Two doctoral students from the lab, Dan Qiang and Daniel Romm, will attend the 103rd Annual Meeting of the Transportation Research Board in January 2024.  Both will present and discuss their work on different aspects of mobility and transportation.  If you are attending the meeting, please stop by to say hello.  See below for details:

Longitudinal Analysis of COVID-19 Impacts on Urban Transit: A Comparative Study of Subway and Taxi Ridership in New York City

Dan Qiang, Grant McKenzie

Session: Tuesday, Jan 09, 2024 1:30PM – 3:15PM

Abstract: Most studies examining the impact of COVID-19 on transportation focus on the early phase of the outbreak. Consequently, little work has explored changes in transportation across the entirety of the pandemic. Furthermore, most existing work has analyzed travel pattern changes in a single transit mode, with few dissecting and comparing the impacts of the pandemic on various transit modes, particularly in terms of their spatiotemporal distribution at the neighborhood level. Therefore, our study embarks on an exploration of New York City’s transportation changes over a span of four years, from 2019 to 2022. We assess the impacts on different transit modes, and track their respective trip volume changes over time and across various city regions. We also identify socio-demographic characteristics and built-environment features that help explain those changes. Our analysis underscores discernible variations in how COVID-19 has affected different transportation modes, with green taxis showing the most significant alterations. The severity of the pandemic’s impact on different transit modes varies considerably across urban regions; in downtown areas, the subway system suffered the most, while taxis were most affected in suburban regions. Through spatial regression analysis, we found that network density, income levels, work industries, commuting methods, and travel times are the variables most closely correlated with ridership changes. However, a single variable can have vastly different influences on the volume changes of different transportation modes. Our findings will inform post-pandemic transportation strategies, urban planning policy, and help to make cities more resilient in the face of future global health crises.

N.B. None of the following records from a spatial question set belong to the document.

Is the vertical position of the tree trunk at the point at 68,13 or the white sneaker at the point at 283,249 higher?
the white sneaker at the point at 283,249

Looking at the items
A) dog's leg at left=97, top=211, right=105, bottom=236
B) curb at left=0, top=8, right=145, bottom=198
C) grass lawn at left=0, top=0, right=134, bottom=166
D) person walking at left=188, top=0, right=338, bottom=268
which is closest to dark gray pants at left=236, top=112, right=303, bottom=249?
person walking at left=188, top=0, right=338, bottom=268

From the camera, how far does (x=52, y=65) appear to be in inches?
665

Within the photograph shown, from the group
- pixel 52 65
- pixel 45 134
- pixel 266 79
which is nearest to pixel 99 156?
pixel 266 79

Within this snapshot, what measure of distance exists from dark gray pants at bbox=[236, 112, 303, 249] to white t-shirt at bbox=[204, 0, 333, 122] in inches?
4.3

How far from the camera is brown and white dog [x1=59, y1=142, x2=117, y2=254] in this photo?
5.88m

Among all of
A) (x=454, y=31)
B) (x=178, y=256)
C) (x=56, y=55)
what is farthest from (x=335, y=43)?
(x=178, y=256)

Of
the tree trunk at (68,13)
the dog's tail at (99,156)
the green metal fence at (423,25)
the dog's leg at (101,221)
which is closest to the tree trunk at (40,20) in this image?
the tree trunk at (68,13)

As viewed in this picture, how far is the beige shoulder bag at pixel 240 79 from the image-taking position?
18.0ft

Moving Forward: Directions for Analyses of Free-Floating Micromobility Systems

Daniel Romm, Grant McKenzie

Session: Monday, Jan 08, 2024 10:15AM – 12:00PM

Abstract: The change in cities’ mobility landscapes has involved the remarkable growth of micromobility systems, including those that take the form of “dockless” or “free-floating” systems, wherein users are not required to access and deposit vehicles at docking stations, but can instead do so at any location, using their smart devices. These systems generate enormously valuable data for understanding micromobility use, and so has emerged a scholarly corpus that analyzes this data. We present eight recommendations for future research to address persistent weaknesses and limitations in this field; broadly: to thoroughly detail methodological and contextual factors, to carefully consider the generalizability of a study, and to attend to the space and place contexts of these systems. These recommendations are intended to encourage the development of this field to obtain increasingly useful insights from the analysis of free-floating micromobility system data.